-------- Provided passage

Pillar Two is new and the issues associated with its implementation and accounting are evolving. Management of in-scope MNEs should actively monitor developments in the jurisdictions in which they operate and develop an action plan appropriate to their particular circumstances.

The Group’s Discussion

Group members agreed with the analysis. 

One Group member commented that given the complexity and operational challenges noted in the analysis, the entity may consider building an internal reporting process and management controls to ensure accurate and timely information is reflected in the consolidated financial statements. 

Another Group member also noted that entities may need to engage with their auditors and tax professionals in the process of implementing the GloBE Rules.

----------------
-------- Records provided

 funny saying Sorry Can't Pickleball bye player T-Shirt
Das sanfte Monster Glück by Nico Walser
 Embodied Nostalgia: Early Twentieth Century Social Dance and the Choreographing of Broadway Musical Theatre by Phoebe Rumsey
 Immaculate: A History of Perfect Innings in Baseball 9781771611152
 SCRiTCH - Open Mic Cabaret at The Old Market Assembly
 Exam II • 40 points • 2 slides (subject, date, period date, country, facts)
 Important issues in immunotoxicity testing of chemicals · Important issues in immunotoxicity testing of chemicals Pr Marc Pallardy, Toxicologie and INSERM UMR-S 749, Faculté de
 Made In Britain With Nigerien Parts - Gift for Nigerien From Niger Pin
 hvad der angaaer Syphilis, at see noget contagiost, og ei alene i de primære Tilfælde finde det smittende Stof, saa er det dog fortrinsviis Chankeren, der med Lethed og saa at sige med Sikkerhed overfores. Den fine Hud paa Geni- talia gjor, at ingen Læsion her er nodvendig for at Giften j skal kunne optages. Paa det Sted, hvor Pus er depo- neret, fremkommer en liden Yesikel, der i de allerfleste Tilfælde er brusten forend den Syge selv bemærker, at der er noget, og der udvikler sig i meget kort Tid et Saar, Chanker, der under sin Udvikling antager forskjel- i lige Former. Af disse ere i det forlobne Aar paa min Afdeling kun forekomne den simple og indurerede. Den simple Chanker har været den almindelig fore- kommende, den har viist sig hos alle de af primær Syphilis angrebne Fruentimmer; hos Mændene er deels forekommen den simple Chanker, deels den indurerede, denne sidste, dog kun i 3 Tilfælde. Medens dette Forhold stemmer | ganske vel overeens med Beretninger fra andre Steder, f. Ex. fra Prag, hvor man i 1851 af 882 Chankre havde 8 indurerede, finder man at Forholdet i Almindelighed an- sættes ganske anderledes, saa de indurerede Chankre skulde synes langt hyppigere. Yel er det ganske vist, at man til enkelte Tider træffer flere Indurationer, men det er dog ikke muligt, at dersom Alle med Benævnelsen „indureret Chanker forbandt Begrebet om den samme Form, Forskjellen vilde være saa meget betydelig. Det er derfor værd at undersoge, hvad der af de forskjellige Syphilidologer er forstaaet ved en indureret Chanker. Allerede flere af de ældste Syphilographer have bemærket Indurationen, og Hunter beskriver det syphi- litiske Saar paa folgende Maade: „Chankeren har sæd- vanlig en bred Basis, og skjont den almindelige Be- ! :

----------------

- **Activities**
**A.** Answer these questions from the Pillar Two passage above, one per line:
(i) What should management of in-scope MNEs actively monitor?
(ii) What did one Group member say the entity may consider building?
(iii) With whom may entities need to engage when implementing the GloBE Rules?
**B.** Reproduce the Pillar Two passage above from "The Group’s Discussion" up to and including "the GloBE Rules.".

- **Task results**
**A.**
(i) Developments in the jurisdictions in which they operate.
(ii) An internal reporting process and management controls.
(iii) Their auditors and tax professionals.

**B.**
The Group’s Discussion

Group members agreed with the analysis. 

One Group member commented that given the complexity and operational challenges noted in the analysis, the entity may consider building an internal reporting process and management controls to ensure accurate and timely information is reflected in the consolidated financial statements. 

Another Group member also noted that entities may need to engage with their auditors and tax professionals in the process of implementing the GloBE Rules.